Another key aspect of the Green Valley Network is the connection to the University of Arkansas. Within the past year, there have been a number of significant happenings that have caused sustainability to take on a more formal organization and one of the most significant was the decision by the Wal-Mart Foundation to fund the creation of the Applied Sustainability Center at the university. It became the unit of research on campus devoted entirely to sustainability to solve business problems.

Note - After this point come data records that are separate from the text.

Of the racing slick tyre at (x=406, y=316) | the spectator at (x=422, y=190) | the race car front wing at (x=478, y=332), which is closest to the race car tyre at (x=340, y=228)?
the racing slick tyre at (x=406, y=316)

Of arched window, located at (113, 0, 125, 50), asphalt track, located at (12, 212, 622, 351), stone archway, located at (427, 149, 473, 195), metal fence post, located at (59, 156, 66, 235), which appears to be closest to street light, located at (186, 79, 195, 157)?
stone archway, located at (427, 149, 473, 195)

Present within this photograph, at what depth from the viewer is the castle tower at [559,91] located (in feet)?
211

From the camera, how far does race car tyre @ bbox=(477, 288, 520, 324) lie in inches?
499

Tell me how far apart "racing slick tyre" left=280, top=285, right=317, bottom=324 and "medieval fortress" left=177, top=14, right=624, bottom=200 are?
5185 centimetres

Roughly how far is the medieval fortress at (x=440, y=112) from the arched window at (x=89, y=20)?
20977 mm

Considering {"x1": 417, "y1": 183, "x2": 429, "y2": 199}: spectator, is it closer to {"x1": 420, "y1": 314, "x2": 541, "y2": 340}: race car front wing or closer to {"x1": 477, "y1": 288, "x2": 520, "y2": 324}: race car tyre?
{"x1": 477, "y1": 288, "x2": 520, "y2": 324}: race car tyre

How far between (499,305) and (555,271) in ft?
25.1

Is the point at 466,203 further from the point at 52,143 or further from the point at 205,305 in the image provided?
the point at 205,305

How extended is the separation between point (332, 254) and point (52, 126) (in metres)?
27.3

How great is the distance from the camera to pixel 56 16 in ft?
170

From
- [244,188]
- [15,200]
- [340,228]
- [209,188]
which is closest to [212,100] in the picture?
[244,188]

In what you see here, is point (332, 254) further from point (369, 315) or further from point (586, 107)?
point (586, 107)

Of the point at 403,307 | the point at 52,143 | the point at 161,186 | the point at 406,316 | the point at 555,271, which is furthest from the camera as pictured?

“The Applied Sustainability Center provides the educational division to the Green Valley Network,” said Jon Johnson, the center’s executive director and University of Arkansas professor. According to Johnson, sustainability challenges funnel to him from the business community as well as through other Green Valley partners. The Center’s instructors present the problems to student teams as actual corporate sustainability issues and unleash the creativity of students and faculty to develop potential
solutions for commercialization.
For existing companies that already offer sustainability-related products, such as the Swedish firms represented by Per-Erik Persson, the supportive environment and unique business ecosystem that exists in Northwest Arkansas was enough to garner interest. Longer term, as sustainability continues to gain traction as a key aspect of everyday business considerations, Northwest Arkansas is poised to capitalize on the next wave of Wal-Mart-influenced growth.
“I believe the real push to the future will be the creation of green economy jobs,” said Fayetteville mayor Dan Coody. “Where we can excel is bringing companies here that produce equipment, machines, technology and knowledge for the sustainability market.”